Written exercise: Rewrite the records below, putting "leafy canopy" wherever "tree canopy" occurs and leaving every other word untouched.

Given records:
- - - - - - -
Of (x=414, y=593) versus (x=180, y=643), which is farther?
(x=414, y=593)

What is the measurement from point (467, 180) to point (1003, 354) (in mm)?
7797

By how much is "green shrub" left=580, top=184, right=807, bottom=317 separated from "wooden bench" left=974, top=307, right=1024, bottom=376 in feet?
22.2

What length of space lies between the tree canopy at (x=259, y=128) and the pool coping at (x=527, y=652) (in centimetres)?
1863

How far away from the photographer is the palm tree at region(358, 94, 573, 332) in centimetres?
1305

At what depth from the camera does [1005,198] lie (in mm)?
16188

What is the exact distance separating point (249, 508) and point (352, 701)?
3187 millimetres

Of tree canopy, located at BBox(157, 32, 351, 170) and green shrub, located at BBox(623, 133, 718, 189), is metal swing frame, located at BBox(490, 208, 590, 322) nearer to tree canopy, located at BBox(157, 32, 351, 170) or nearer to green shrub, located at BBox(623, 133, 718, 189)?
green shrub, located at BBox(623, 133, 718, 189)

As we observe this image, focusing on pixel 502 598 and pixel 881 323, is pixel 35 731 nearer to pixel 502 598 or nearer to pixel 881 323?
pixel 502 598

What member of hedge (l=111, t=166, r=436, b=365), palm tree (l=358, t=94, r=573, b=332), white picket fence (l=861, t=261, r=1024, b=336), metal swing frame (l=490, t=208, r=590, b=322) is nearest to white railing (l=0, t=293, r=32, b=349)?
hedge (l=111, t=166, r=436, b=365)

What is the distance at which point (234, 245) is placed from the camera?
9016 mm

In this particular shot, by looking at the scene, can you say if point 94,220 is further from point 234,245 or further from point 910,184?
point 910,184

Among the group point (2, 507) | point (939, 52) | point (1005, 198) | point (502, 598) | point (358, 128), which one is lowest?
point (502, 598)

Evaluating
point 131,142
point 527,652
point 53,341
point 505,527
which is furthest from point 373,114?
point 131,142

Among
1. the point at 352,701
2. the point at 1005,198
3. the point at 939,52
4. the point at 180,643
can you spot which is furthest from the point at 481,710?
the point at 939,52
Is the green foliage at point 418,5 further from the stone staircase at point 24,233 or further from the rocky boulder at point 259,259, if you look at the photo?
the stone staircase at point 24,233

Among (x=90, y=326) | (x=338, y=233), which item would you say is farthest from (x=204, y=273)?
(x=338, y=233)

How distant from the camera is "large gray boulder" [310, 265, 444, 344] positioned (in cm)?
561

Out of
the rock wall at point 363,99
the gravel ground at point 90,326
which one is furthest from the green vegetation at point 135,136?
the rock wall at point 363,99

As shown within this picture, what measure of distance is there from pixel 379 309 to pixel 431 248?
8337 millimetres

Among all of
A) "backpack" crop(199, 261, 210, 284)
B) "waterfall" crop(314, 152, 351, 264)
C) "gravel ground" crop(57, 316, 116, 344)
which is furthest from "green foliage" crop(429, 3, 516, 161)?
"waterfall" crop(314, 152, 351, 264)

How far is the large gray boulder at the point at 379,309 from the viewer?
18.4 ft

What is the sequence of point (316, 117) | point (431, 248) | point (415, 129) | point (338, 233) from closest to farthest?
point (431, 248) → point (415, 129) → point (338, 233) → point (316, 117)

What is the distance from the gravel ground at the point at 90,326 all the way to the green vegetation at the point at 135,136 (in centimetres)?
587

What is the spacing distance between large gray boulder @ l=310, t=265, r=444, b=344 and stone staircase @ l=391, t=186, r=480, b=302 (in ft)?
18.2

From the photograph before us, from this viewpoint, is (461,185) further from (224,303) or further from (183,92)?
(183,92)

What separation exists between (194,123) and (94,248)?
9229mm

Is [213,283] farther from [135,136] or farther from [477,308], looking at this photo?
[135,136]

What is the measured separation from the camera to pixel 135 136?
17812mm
- - - - - - -
Result of the task:
Of (x=414, y=593) versus (x=180, y=643), which is farther?
(x=414, y=593)

What is the measurement from point (467, 180) to point (1003, 354) (in mm)?
7797

By how much is "green shrub" left=580, top=184, right=807, bottom=317 separated from "wooden bench" left=974, top=307, right=1024, bottom=376 in feet?
22.2

What length of space lies between the leafy canopy at (x=259, y=128) and the pool coping at (x=527, y=652) (in centimetres)?
1863

How far away from the photographer is the palm tree at region(358, 94, 573, 332) in centimetres?
1305

At what depth from the camera does [1005,198] lie (in mm)?
16188

What is the exact distance separating point (249, 508) and point (352, 701)?
3187 millimetres

Of leafy canopy, located at BBox(157, 32, 351, 170) and green shrub, located at BBox(623, 133, 718, 189), is metal swing frame, located at BBox(490, 208, 590, 322) nearer to leafy canopy, located at BBox(157, 32, 351, 170) or nearer to green shrub, located at BBox(623, 133, 718, 189)?
green shrub, located at BBox(623, 133, 718, 189)

As we observe this image, focusing on pixel 502 598 and pixel 881 323, is pixel 35 731 nearer to pixel 502 598 or nearer to pixel 881 323?
pixel 502 598

What member of hedge (l=111, t=166, r=436, b=365), palm tree (l=358, t=94, r=573, b=332), white picket fence (l=861, t=261, r=1024, b=336), metal swing frame (l=490, t=208, r=590, b=322) is nearest to white railing (l=0, t=293, r=32, b=349)?
hedge (l=111, t=166, r=436, b=365)

What is the distance at which point (234, 245) is placed from the camera?
9016 mm

In this particular shot, by looking at the scene, can you say if point 94,220 is further from point 234,245 or further from point 910,184?
point 910,184

Among the group point (2, 507) | point (939, 52) | point (1005, 198) | point (502, 598) | point (358, 128), which one is lowest?
point (502, 598)

Evaluating
point 131,142
point 527,652
point 53,341
point 505,527
which is furthest from point 373,114?
point 131,142

Among
1. the point at 352,701
2. the point at 1005,198
3. the point at 939,52
4. the point at 180,643
can you spot which is furthest from the point at 481,710?
the point at 939,52
Is the green foliage at point 418,5 further from the stone staircase at point 24,233 or further from the rocky boulder at point 259,259, if you look at the photo?
the stone staircase at point 24,233

Among (x=90, y=326) | (x=338, y=233), which item would you say is farthest from (x=204, y=273)?
(x=338, y=233)

How distant from the camera is "large gray boulder" [310, 265, 444, 344] positioned (in cm)?
561

Out of
the rock wall at point 363,99
the gravel ground at point 90,326
which one is furthest from the green vegetation at point 135,136?
the rock wall at point 363,99

As shown within this picture, what measure of distance is there from pixel 379 309 to pixel 431 248?
8337 millimetres

Among all of
A) "backpack" crop(199, 261, 210, 284)
B) "waterfall" crop(314, 152, 351, 264)
C) "gravel ground" crop(57, 316, 116, 344)
which is furthest from "green foliage" crop(429, 3, 516, 161)?
"waterfall" crop(314, 152, 351, 264)

How far is the large gray boulder at the point at 379,309 from the viewer?
18.4 ft

What is the sequence of point (316, 117) | point (431, 248) | point (415, 129) | point (338, 233) from closest to farthest?
point (431, 248) → point (415, 129) → point (338, 233) → point (316, 117)

What is the distance from the gravel ground at the point at 90,326 all the way to the green vegetation at the point at 135,136 (in centimetres)?
587

What is the spacing distance between large gray boulder @ l=310, t=265, r=444, b=344 and stone staircase @ l=391, t=186, r=480, b=302 (in ft)?
18.2

From the photograph before us, from this viewpoint, is (461,185) further from (224,303) or further from (183,92)?
(183,92)

What separation exists between (194,123) and (94,248)?
9229mm

Is [213,283] farther from [135,136] or farther from [477,308], looking at this photo?
[135,136]

What is the measured separation from the camera to pixel 135 136?
17812mm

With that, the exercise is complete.